[begin Data supplied]
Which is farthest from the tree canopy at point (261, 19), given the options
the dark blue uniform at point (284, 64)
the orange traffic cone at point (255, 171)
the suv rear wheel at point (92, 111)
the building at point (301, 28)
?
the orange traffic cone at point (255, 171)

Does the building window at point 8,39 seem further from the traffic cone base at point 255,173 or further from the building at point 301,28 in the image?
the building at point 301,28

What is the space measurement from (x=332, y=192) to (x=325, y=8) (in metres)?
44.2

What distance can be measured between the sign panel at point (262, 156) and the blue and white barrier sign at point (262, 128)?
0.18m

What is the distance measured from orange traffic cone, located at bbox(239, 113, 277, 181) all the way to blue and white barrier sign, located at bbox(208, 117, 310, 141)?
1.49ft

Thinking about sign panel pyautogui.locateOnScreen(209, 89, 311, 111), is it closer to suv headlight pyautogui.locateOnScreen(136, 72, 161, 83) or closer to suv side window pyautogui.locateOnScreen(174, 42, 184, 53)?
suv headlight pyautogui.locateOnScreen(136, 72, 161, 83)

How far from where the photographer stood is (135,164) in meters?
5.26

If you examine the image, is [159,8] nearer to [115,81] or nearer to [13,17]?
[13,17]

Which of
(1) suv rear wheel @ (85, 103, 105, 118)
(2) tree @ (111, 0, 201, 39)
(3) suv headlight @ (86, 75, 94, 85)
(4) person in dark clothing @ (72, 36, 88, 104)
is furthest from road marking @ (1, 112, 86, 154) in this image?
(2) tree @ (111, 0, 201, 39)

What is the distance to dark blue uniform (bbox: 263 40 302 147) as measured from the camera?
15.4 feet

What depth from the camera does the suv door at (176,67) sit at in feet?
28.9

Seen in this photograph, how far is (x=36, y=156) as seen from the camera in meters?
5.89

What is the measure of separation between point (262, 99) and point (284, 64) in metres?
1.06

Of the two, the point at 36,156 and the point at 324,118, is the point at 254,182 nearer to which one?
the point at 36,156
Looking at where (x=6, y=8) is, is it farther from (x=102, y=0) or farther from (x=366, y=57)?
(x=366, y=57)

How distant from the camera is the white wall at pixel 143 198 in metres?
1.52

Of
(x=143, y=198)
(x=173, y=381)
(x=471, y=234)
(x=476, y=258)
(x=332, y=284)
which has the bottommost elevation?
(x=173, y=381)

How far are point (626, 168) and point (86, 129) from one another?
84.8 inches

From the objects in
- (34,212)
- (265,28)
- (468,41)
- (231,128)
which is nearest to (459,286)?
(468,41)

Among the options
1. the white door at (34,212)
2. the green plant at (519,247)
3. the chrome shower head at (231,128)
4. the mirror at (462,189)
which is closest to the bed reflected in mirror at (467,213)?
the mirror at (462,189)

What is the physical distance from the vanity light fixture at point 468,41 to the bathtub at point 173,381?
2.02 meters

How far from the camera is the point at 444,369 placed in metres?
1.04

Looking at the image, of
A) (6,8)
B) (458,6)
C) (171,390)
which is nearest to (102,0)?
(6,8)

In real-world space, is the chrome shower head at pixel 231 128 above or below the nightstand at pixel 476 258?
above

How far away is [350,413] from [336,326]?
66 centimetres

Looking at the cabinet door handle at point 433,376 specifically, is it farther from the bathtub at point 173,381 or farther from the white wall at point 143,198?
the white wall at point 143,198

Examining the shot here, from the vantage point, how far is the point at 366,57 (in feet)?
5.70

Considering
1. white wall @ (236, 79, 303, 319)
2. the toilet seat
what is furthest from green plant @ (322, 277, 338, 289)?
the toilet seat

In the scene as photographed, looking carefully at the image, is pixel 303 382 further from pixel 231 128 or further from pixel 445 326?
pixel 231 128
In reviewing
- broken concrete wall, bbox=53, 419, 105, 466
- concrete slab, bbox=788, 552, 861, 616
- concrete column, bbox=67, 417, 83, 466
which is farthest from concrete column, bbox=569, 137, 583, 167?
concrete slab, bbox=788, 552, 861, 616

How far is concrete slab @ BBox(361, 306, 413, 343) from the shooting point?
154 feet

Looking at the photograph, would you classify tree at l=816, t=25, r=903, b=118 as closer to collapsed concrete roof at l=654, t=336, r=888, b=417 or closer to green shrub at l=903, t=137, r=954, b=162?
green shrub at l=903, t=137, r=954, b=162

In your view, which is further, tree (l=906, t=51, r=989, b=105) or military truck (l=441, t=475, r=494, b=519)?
[end Data supplied]
**Problem details:** Repeat the data precisely, line by line.

**In response:**
Which is farthest from the tree canopy at point (261, 19), given the options
the dark blue uniform at point (284, 64)
the orange traffic cone at point (255, 171)
the suv rear wheel at point (92, 111)
the building at point (301, 28)
?
the orange traffic cone at point (255, 171)

Does the building window at point 8,39 seem further from the traffic cone base at point 255,173 or further from the building at point 301,28 in the image?
the building at point 301,28

What is the space measurement from (x=332, y=192) to (x=325, y=8) (in metres)?
44.2

What distance can be measured between the sign panel at point (262, 156) and the blue and white barrier sign at point (262, 128)?
0.18m

What is the distance measured from orange traffic cone, located at bbox(239, 113, 277, 181) all the way to blue and white barrier sign, located at bbox(208, 117, 310, 141)?
1.49ft

Thinking about sign panel pyautogui.locateOnScreen(209, 89, 311, 111), is it closer to suv headlight pyautogui.locateOnScreen(136, 72, 161, 83) or closer to suv side window pyautogui.locateOnScreen(174, 42, 184, 53)?
suv headlight pyautogui.locateOnScreen(136, 72, 161, 83)

How far from where the photographer stood is (135,164) in meters?
5.26

If you examine the image, is [159,8] nearer to [115,81] or nearer to [13,17]?
[13,17]

Which of
(1) suv rear wheel @ (85, 103, 105, 118)
(2) tree @ (111, 0, 201, 39)
(3) suv headlight @ (86, 75, 94, 85)
(4) person in dark clothing @ (72, 36, 88, 104)
is furthest from road marking @ (1, 112, 86, 154) in this image?
(2) tree @ (111, 0, 201, 39)

What is the distance to dark blue uniform (bbox: 263 40 302 147) as measured from the camera?
15.4 feet

What depth from the camera does the suv door at (176,67) sit at in feet?
28.9

Seen in this photograph, how far is (x=36, y=156) as seen from the camera in meters?
5.89

What is the measure of separation between point (262, 99) and point (284, 64) in metres?
1.06

Of the two, the point at 36,156 and the point at 324,118, is the point at 254,182 nearer to which one?
the point at 36,156
Looking at where (x=6, y=8) is, is it farther from (x=102, y=0) or farther from (x=366, y=57)?
(x=366, y=57)

How distant from the camera is the white wall at pixel 143 198 in metres?
1.52

Of
(x=143, y=198)
(x=173, y=381)
(x=471, y=234)
(x=476, y=258)
(x=332, y=284)
which has the bottommost elevation?
(x=173, y=381)

How far are point (626, 168) and point (86, 129) from one another?
84.8 inches

From the objects in
- (34,212)
- (265,28)
- (468,41)
- (231,128)
which is nearest to (459,286)?
(468,41)

Among the options
1. the white door at (34,212)
2. the green plant at (519,247)
3. the chrome shower head at (231,128)
4. the mirror at (462,189)
which is closest to the bed reflected in mirror at (467,213)?
the mirror at (462,189)

What is the physical distance from the vanity light fixture at point 468,41 to the bathtub at point 173,381?
2.02 meters

How far from the camera is the point at 444,369 placed in metres?
1.04

Looking at the image, of
A) (6,8)
B) (458,6)
C) (171,390)
which is nearest to (102,0)?
(6,8)

In real-world space, is the chrome shower head at pixel 231 128 above or below the nightstand at pixel 476 258?
above

How far away is [350,413] from [336,326]?
66 centimetres

Looking at the cabinet door handle at point 433,376 specifically, is it farther from the bathtub at point 173,381 or farther from the white wall at point 143,198?
the white wall at point 143,198

Examining the shot here, from the vantage point, how far is the point at 366,57 (in feet)?
5.70

Considering
1. white wall @ (236, 79, 303, 319)
2. the toilet seat
what is furthest from green plant @ (322, 277, 338, 289)?
the toilet seat

In the scene as photographed, looking carefully at the image, is pixel 303 382 further from pixel 231 128 or further from pixel 445 326?
pixel 231 128
In reviewing
- broken concrete wall, bbox=53, 419, 105, 466
- concrete slab, bbox=788, 552, 861, 616
- concrete column, bbox=67, 417, 83, 466
which is farthest from concrete column, bbox=569, 137, 583, 167?
concrete slab, bbox=788, 552, 861, 616

How far is concrete slab @ BBox(361, 306, 413, 343) from the shooting point?
154 feet

Looking at the photograph, would you classify tree at l=816, t=25, r=903, b=118 as closer to collapsed concrete roof at l=654, t=336, r=888, b=417 or closer to green shrub at l=903, t=137, r=954, b=162?
green shrub at l=903, t=137, r=954, b=162

In your view, which is further, tree (l=906, t=51, r=989, b=105) or military truck (l=441, t=475, r=494, b=519)?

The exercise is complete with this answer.